Here’s what you need to know.
Most evicted people owe their landlord money. If their rent was current the eviction probably wouldn’t have occurred. It’s possible to break a lease in other ways, but more often than not it’s due to rent non-payment or it’s another issue but rent is also behind. Landlords are often willing to overlook other infractions when they are getting their money on time every month.
How Does This Affect Bankruptcy?
Rent is an unsecured debt. There’s nothing your landlord can recoup for the debt. You don’t own the property and rent isn’t court-ordered, which makes rent unsecured. Chapter 7 bankruptcy discharges rent debts.

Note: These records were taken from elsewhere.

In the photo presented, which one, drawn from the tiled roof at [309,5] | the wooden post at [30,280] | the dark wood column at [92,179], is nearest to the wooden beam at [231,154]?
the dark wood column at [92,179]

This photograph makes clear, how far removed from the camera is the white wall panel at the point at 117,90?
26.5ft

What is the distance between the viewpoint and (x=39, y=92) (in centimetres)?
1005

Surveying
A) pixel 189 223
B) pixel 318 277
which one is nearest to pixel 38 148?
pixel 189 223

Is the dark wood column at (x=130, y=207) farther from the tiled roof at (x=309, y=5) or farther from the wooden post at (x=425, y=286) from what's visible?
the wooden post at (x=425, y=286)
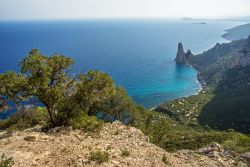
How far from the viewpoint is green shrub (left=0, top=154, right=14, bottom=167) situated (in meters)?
20.6

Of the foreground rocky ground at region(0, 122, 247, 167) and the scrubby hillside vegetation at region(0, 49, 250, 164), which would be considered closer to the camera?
the foreground rocky ground at region(0, 122, 247, 167)

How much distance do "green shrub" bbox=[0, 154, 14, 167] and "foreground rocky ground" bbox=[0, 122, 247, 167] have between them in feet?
1.24

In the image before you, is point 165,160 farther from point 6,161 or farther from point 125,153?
point 6,161

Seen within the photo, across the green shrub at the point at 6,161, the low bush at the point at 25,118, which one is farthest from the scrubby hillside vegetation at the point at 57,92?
the green shrub at the point at 6,161

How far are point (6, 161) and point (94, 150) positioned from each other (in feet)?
21.1

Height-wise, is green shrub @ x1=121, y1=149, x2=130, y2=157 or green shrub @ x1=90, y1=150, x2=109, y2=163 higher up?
green shrub @ x1=90, y1=150, x2=109, y2=163

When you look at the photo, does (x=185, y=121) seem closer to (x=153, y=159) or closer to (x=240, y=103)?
(x=240, y=103)

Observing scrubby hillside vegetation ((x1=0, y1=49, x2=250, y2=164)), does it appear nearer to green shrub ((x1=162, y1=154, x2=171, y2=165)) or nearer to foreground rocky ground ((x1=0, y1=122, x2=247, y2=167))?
green shrub ((x1=162, y1=154, x2=171, y2=165))

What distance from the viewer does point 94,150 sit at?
24438 mm

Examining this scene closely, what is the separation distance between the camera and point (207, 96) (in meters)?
174

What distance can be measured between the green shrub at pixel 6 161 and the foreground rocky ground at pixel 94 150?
0.38 metres

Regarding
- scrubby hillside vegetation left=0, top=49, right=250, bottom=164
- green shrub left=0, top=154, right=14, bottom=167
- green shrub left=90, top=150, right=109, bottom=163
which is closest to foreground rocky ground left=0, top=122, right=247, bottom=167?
green shrub left=90, top=150, right=109, bottom=163

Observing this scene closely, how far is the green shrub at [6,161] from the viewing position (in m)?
20.6

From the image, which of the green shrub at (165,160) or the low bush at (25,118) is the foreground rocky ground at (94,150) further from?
the low bush at (25,118)
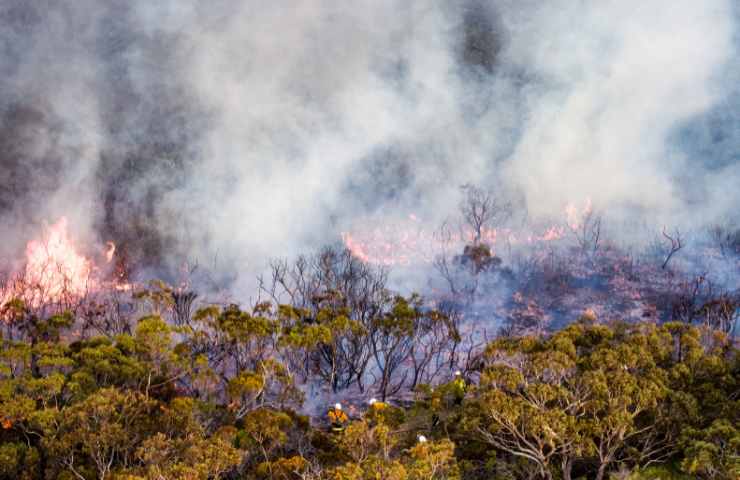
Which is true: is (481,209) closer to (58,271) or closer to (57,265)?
(58,271)

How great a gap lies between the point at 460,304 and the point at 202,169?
53794 mm

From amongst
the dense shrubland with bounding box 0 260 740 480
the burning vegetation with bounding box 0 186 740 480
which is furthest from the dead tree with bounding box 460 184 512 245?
the dense shrubland with bounding box 0 260 740 480

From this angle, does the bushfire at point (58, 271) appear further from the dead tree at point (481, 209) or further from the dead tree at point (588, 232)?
the dead tree at point (588, 232)

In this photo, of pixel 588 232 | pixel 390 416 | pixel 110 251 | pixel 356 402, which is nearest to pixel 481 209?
pixel 588 232

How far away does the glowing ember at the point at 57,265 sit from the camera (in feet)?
205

Chapter 13 builds them into the repayment plan.
One of these two things occurs regardless of whether:
- Your landlord has filed a lawsuit against you
- There was no action but you’re behind and at risk for eviction
- The court has issued a judgment against you related to your rent
This doesn’t mean the eviction won’t be on your credit. It will and future landlords can see that you were evicted. And it doesn’t mean that you’ll have the option of continuing to live where you’re living. But filing for bankruptcy results in a discharge and you’re no longer obligated to repay what you owe.
It’s also important to note that the discharge rule regarding rentals doesn’t apply to all debts. For example, if you’ve accumulated debt related to damaging the property, the landlord can take legal action against you to recoup damages. Many don’t, but you should keep it in mind and avoid damaging the property before leaving, even if you are upset about getting evicted.
Should I File for Bankruptcy If I’m About to Be Evicted?
If the court has yet to issue a judgment for possession, there might be time to stop the eviction by filing. In some cases, you can avoid eviction by catching up on your overdue rent within 30 days. Of course, this isn’t always possible. Filing for bankruptcy might help you free up money going toward other debts to pay toward your rent, so it’s worth considering.
If things haven’t gone that far, bankruptcy puts a temporary hold on eviction proceedings. Your landlord can still file a motion in court asking the court to lift the automatic stay. However, the stay at least buys you time to figure out what to do next.
Speak to a Bankruptcy Attorney If You are Concerned About Eviction
Filing for bankruptcy can be a valuable tool for dealing with financial problems that affect your living arrangements. Just as filing can help you avoid foreclosure on your home, it might be able to help you avoid or postpone the eviction. A few extra weeks can be a blessing if you are making important financial decisions and face the threat of not being able to live in your home.